Tests and treatments
What is it?
An amputated or disfigured breast causes significant damage to a woman’s self-image. Breast reconstruction may help process such loss. If a breast cancer diagnosis comes as a surprise, a conversation about the possibilities of breast reconstructions often provides something to focus on during the subsequent treatment. More and more often, the patient can choose when the breast reconstruction happens.
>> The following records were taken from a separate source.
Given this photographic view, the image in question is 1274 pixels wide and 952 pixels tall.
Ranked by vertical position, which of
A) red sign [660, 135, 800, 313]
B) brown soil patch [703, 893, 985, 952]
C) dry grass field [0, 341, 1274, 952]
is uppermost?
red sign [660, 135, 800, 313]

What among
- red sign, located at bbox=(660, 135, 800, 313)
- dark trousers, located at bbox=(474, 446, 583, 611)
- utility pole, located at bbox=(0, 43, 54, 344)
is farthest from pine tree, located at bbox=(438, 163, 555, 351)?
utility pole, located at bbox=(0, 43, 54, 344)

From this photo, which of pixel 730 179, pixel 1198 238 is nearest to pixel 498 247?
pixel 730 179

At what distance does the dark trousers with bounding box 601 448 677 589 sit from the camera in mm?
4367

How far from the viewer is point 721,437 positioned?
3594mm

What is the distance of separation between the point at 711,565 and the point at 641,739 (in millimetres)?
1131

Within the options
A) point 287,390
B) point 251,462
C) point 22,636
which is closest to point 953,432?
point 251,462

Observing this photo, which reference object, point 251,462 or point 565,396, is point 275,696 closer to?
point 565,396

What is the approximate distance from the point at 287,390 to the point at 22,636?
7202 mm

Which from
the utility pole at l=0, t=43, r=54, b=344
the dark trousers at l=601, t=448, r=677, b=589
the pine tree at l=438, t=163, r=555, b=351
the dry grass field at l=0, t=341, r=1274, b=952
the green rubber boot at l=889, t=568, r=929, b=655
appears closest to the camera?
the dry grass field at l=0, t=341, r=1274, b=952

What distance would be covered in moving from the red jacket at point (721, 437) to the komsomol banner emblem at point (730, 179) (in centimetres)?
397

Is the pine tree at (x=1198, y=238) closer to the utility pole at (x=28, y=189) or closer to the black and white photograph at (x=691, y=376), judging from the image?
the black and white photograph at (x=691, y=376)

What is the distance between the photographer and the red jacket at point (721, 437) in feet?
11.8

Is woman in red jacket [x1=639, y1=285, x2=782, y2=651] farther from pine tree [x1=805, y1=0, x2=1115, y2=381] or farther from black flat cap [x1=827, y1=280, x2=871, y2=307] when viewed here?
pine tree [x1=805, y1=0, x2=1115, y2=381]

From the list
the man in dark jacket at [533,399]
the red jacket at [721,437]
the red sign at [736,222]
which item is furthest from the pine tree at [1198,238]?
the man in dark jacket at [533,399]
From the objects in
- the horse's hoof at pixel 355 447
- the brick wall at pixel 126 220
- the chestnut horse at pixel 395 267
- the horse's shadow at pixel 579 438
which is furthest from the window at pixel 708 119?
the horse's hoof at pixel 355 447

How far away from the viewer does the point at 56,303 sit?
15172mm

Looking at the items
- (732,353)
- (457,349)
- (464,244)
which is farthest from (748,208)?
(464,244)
You can either opt for immediate breast reconstruction or for reconstruction at a later date. For immediate reconstruction, the entire surgical treatment of breast cancer (mastectomy and breast reconstruction) is performed during the same operation (and period of hospitalisation). The most important advantage of this technique is that the patient is spared the disfiguration of breast removal and wakes up from the general anaesthetic with a breast, albeit a reconstructed one. It also only involves one recovery period. The aesthetic results of immediate reconstruction are generally also the best, because the original skin envelope of the breast can be retained. However, some women find an immediately reconstructed breast somewhat more difficult to accept in the first months. Somebody who has lived with the disfiguration of breast removal for some time finds it generally a lot easier to accept the reconstructed breast.
Some women prefer to process the breast cancer diagnosis and the treatment before considering reconstruction. For these patients, delayed reconstruction (at least three to six months after completing treatment) is a better option.
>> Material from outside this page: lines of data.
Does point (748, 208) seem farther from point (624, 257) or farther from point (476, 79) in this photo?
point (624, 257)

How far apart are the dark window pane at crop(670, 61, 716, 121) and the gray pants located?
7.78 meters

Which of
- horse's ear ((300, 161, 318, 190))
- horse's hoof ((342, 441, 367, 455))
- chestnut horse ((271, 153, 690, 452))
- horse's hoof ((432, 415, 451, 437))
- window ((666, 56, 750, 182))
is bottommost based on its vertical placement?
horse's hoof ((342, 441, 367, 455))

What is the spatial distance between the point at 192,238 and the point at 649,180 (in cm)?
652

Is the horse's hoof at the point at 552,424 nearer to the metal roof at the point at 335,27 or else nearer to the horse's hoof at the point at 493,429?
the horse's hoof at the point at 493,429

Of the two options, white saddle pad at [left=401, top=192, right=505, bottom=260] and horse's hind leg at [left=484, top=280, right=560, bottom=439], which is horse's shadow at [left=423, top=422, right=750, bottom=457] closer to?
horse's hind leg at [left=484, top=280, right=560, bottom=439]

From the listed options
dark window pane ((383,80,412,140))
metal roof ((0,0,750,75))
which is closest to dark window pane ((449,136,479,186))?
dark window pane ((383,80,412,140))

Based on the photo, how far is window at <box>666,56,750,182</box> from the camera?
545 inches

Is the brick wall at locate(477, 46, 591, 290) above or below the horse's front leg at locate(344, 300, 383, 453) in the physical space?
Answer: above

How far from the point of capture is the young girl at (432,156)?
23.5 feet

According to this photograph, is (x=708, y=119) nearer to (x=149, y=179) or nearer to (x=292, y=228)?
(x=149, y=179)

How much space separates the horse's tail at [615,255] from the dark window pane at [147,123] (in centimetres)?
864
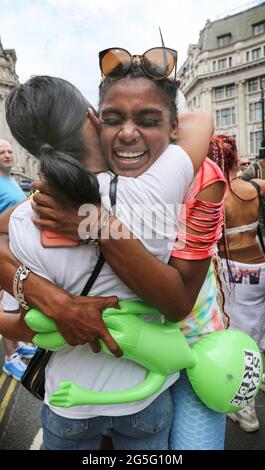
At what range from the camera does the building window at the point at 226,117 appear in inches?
1790

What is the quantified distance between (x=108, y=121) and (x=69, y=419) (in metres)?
1.04

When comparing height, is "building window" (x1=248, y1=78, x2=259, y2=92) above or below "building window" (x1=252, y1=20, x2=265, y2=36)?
below

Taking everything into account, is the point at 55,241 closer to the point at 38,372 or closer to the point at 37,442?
the point at 38,372

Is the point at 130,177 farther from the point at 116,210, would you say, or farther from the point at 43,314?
the point at 43,314

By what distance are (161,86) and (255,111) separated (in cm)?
4628

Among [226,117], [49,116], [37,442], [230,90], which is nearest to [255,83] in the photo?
[230,90]

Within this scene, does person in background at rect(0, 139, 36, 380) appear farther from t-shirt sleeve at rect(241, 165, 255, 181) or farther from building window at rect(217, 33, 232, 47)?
building window at rect(217, 33, 232, 47)

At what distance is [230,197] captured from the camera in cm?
304

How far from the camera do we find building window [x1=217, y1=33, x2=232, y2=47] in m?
45.3

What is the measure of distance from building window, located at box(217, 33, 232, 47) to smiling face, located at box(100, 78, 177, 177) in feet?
167

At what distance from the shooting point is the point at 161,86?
1263 mm

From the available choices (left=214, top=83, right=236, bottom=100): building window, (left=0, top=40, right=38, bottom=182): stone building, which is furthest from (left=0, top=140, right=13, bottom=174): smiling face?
(left=214, top=83, right=236, bottom=100): building window

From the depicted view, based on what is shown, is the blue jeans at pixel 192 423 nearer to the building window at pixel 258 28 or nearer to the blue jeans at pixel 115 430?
the blue jeans at pixel 115 430

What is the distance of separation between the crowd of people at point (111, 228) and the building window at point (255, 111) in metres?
45.5
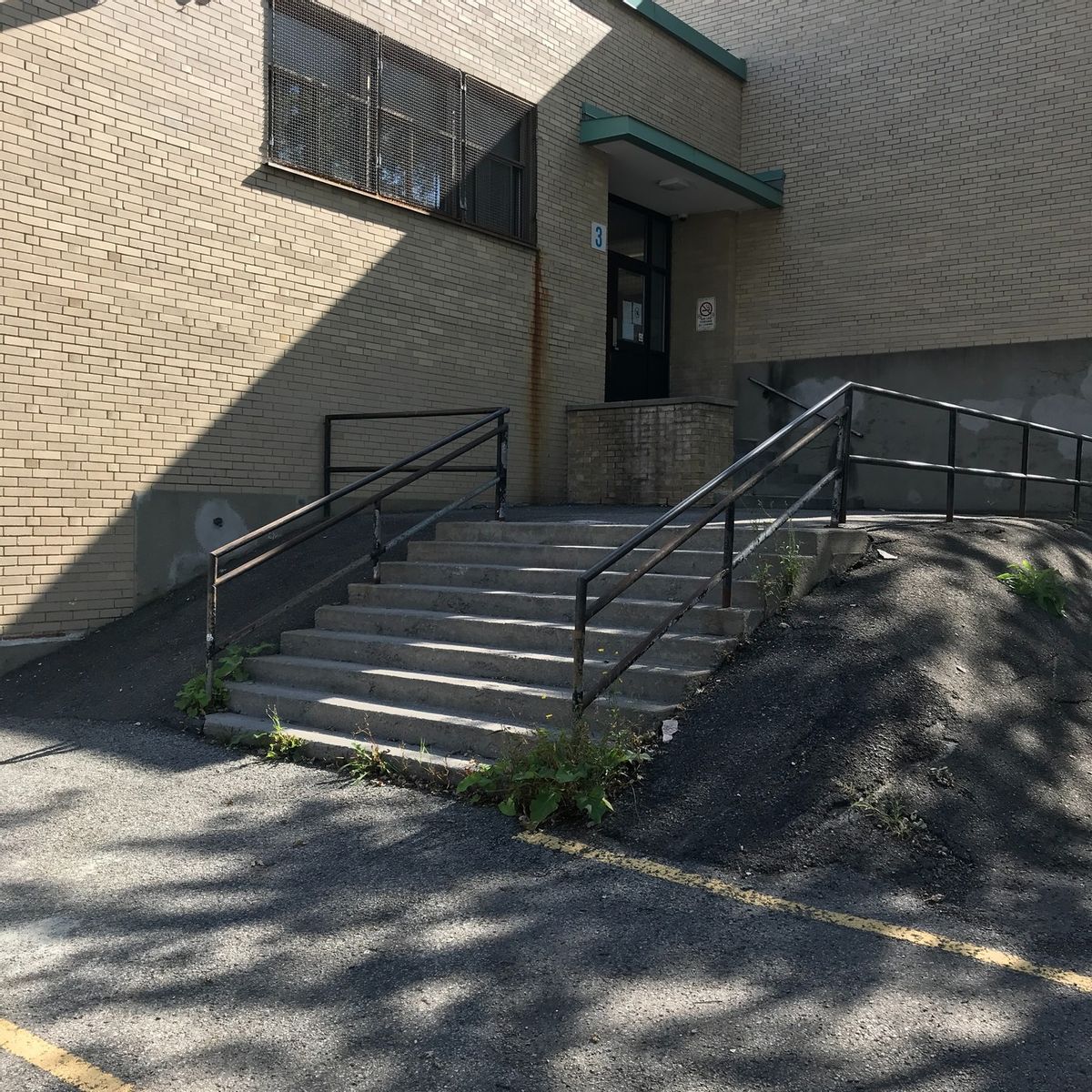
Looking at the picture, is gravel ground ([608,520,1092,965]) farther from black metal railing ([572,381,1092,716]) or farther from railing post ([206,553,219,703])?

If you consider immediate reconstruction, you need to know that a reconstructed breast will not alter the follow-up of breast cancer or make it more difficult. The need for follow-up treatment after mastectomy (radiotherapy - chemotherapy) is not a contraindication for immediate reconstruction. However, if radiation is necessary, then reconstruction with autologous tissue is the best choice.
At present, delayed reconstruction is still applied the most often. Yet an ever increasing number of women opts for immediate reconstruction because of the many advantages. This development is partly due to the greater accessibility and availability of information to breast cancer patients. With this in mind, a leaflet has been created. By providing an overview of the possibilities of reconstructive breast surgery the Breast Centre at the Maria Middelares General Hospital wants to assist breast cancer patients in making an informed choice.
The range of reconstructive options can be summarised into two groups of procedures: on the one hand, techniques that use implants (internal protheses) and on the other hand, techniques that use autologous (the body’s own) tissue. The second group of techniques uses a tissue flap to reconstruct the breast, that is the patient’s tissue with its own blood supply That is why we sometimes speak of the 'warm' breast when we talk about a breast construction with its own tissue. Both pedicled and free flaps can be used for immediate breast reconstruction. The use of free flaps requires microsurgery.
The different techniques are:
- Breast reconstruction using implants
- Breast reconstruction using the large back muscle
- Breast reconstruction using a transverse rectus abdominis myocutaneous (TRAM) flap
- Breast reconstruction using DIEP flap
If insufficient abdominal tissue is available, skin and tissue can sometimes be removed from another part of the body to reconstruct the breast. For instance, skin and fat from the glutes can be used (SGAP flap), or from the inner thigh (TMG flap) or the outer thigh (ALT flap).
No procedure is free of the risk of complications. Breast surgery also carries the normal risk of complications due to an operation, such as formation of blood clots (thrombosis), pneumonia, bleeding and wound infection. The procedure does not constitute major surgery. However, fatigue after the operation or after radiation often occurs.
If part of the breast has been removed, sometimes a dent develops. Using the new oncoplastic techniques, the surgeon will try to prevent this.
One or two thin wound drains are often placed in the surgical area to drain off blood and wound exudate. A drain in the breast can usually be removed after a few days. The underarm drain sometimes needs to remain in place for longer. After its removal, accumulation of wound exudate (seroma) may still occur. You will notice swelling and, sometimes, redness around the scar. The fluid can usually be easily removed using a syringe. In rare cases, wound healing may be slowed down by an infection. If a wound opens up, this may result in a nasty wound that takes a few weeks to heal.
Lymphoedema of the arm after axillary lymph node clearance
After breast surgery that involves the removal of the underarm lymph nodes, there is a risk of developing lymphoedema (fluid build-up) The risk of lymphoedema increases if the underarm is subjected to radiation therapy this operation. Lymphoedema may develop years after the operation. Therefore, it is important to continually pay attention to its prevention.